Kombucha mushroom tea, a popular alternative medicine remedy claimed to cure everything from hair loss and wrinkles to high blood pressure and cancer, is coming under increased scrutiny for dangerous side effects in some patients.
Writing in the Journal of General Internal Medicine, doctors at Texas Tech Health Sciences Center report the cases of four patients who developed symptoms ranging from nausea to jaundice after drinking homemade Kombucha tea.The drink, also called Manchurian or Kargasok tea, is made by steeping Kombucha mushrooms - actually a cultured cluster of yeast and bacteria covered by a permeable membrane - in some blend of tea and sugar to create a tonic.
Proponents of the tea point to its use in Russia's Kargasok region, populated by an unusual number of centenarians, and its ancient use across much of Asia.
It has been widely promoted in natural health circles and on a number of alternative medicine sites on the Internet. Among the therapeutic powers claimed, besides anti-aging properties, are lowering cholesterol, cleansing the gall bladder and bolstering the immune system.
But Dr. Radhika Srinivasan and colleagues identify four patients in whom the effect of the tea was less than healthy.
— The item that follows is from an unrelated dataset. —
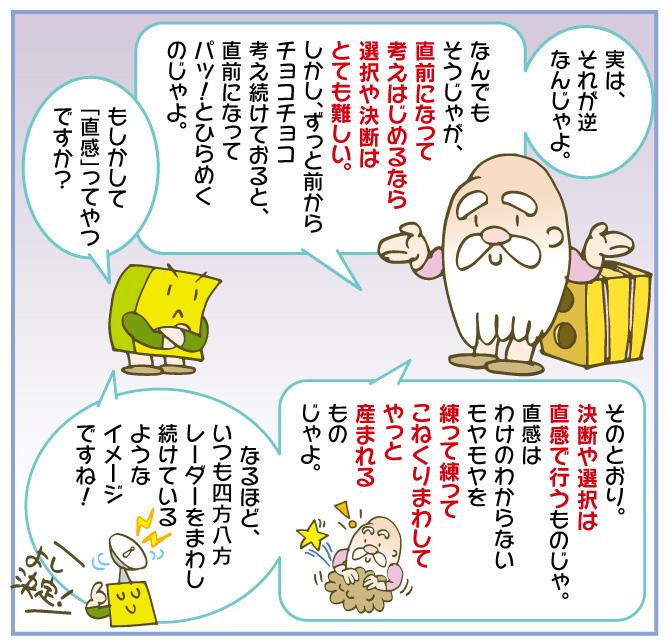 f:id:kawasimanobuo:20170823191100j:image:w640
They include a 55-year-old woman with a history of heavy drinking who developed jaundice two months after she started drinking two glasses of Kombucha tea a day. She stopped taking the tea, and the symptoms disappeared after six weeks.
Another woman complained of dizziness, nausea, vomiting and headaches.
Although the tea has been studied and promoted as an alternative therapy for much of this century and consumed by millions of people, the researchers noted that neither the tea's claimed benefits nor any adverse side effects have been widely reported in scientific literature.
Proponents of the tea have, however, had the mixture analyzed in labs and found no dangerous levels of bacteria or other toxins harmful to humans.
Likewise, a 1995 advisory from the Food and Drug Administration reported its studies "have found no evidence of contamination in Kombucha products fermented under sterile conditions."
But as with many herbal remedies, there are few, if any standards for the products, and consumers have considerable leeway in how they prepare them in their homes, how long the tea is steeped, what it's mixed with and so forth.
The FDA warned that it "still has concerns that home-brewed versions of this tea manufactured under non-sterile conditions may be prone to microbiological contamination." The consumer advisory also noted that FDA has not approved Kombucha for treatment of any medical condition.